→ **Exercise requirements**
**A)** Copy the stretch of the DnD lore exchange from "Which is so" through "the IP developer.".
**B)** In the DnD lore exchange, why does one writer say building on decades-long lore isn't hard? Answer in one to three sentences.
**C)** Answer these questions from the DnD lore exchange, one per line:
(i) What happens if you change enough of the rules?
(ii) What does one writer feel building decades-long consistent lore actively harms?
(iii) How many minutes of research should paid developers be able to do, according to the reply?

→ **Selected excerpt**
--

If you change enough of the rules you eventually stop playing DnD and start playing a home brew RPG
Why is lore different?

Unless you think every game that uses a d20 published by WizCo is "DnD"
Which is so ridiculous on its face that it hardly bears further comment

It isn't just that (although, full transparency, I don't actually care about their feelings or opinions that much). It's that I feel trying to build decades-long consistent lore is actively detrimental to the development of new, exciting stories. I don't see a win-win position here that can be staked out by the IP developer.
Cool
I don't much care about your feelings either
That doesn't mean I'm gonna actively campaign for something you like to be taken away (That would make me an naughty word at best and a sociopath at worst)

Building on decades-long lore isn't hard. Specially with wikis. And when said lore is all of five pages
It's not any harder than looking up a rule in a book or checking how a spell works. If the people paid to do that as their job can't do 5 minutes of research they need to find a new job
Specially when the difference between decades-long consistent lore and two-years consistent lore is minimal when you're looking at a wiki or a five PDFs. If they can't be bothered to look-up lore from ten or twenty years ago, how can they be trusted not contradict lore from a book last summer?

--

→ **Extracted information**

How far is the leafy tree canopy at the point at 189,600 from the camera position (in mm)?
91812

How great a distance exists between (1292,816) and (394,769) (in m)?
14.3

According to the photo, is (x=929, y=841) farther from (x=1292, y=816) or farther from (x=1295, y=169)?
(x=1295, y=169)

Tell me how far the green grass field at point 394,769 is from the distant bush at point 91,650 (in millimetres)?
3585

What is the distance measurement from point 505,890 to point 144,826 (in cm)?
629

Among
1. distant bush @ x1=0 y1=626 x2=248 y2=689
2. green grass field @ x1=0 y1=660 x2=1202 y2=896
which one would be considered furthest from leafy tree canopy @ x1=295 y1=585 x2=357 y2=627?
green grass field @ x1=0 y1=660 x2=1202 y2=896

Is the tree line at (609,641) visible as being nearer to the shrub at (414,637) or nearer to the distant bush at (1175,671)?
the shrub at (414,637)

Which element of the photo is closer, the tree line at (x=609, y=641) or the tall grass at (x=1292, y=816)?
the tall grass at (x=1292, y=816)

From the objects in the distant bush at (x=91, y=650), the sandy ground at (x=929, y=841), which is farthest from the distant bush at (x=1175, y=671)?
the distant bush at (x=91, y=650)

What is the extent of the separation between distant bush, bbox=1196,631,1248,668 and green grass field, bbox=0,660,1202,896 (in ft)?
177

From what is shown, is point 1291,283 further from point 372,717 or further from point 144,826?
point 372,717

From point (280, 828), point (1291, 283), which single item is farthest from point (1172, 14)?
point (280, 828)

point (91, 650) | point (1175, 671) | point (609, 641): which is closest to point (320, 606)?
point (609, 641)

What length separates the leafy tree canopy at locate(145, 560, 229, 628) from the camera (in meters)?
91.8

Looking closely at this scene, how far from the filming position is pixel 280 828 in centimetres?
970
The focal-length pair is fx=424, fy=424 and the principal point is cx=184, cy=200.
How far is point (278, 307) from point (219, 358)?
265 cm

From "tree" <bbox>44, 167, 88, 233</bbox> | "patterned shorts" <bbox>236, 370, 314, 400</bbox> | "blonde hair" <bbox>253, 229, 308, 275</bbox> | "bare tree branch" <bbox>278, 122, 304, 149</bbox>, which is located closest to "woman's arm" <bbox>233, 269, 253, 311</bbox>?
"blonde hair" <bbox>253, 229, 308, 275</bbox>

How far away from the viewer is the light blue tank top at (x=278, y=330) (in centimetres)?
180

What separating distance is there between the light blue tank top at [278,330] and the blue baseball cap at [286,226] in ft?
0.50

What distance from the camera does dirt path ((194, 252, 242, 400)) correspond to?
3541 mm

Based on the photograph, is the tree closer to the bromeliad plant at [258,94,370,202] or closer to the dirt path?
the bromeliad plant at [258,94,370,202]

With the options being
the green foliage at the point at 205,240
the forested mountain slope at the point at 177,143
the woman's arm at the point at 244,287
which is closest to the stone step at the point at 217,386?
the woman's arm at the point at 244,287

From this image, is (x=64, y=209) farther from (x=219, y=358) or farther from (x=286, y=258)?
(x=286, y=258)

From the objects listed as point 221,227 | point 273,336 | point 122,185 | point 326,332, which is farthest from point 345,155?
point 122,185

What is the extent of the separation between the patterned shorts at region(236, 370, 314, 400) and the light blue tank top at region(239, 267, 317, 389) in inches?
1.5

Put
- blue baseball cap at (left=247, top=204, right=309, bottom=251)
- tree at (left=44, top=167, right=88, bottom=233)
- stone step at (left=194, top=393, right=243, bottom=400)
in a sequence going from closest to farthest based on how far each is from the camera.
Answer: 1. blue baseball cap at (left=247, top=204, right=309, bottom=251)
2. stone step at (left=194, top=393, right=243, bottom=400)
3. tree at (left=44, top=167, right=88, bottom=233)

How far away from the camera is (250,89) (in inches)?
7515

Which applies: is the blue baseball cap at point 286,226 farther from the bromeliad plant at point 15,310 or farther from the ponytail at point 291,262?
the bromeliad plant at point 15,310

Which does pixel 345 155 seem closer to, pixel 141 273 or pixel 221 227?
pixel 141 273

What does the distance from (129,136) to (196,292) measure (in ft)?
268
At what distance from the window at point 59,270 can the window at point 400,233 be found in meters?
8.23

--

→ **Responses in order**
**A)**
Which is so ridiculous on its face that it hardly bears further comment

It isn't just that (although, full transparency, I don't actually care about their feelings or opinions that much). It's that I feel trying to build decades-long consistent lore is actively detrimental to the development of new, exciting stories. I don't see a win-win position here that can be staked out by the IP developer.

**B)** Wikis make it easy, and the lore amounts to only five pages. Looking it up is no harder than checking a rule in a book or how a spell works.

**C)**
(i) You stop playing DnD and start playing a home brew RPG.
(ii) The development of new, exciting stories.
(iii) 5 minutes.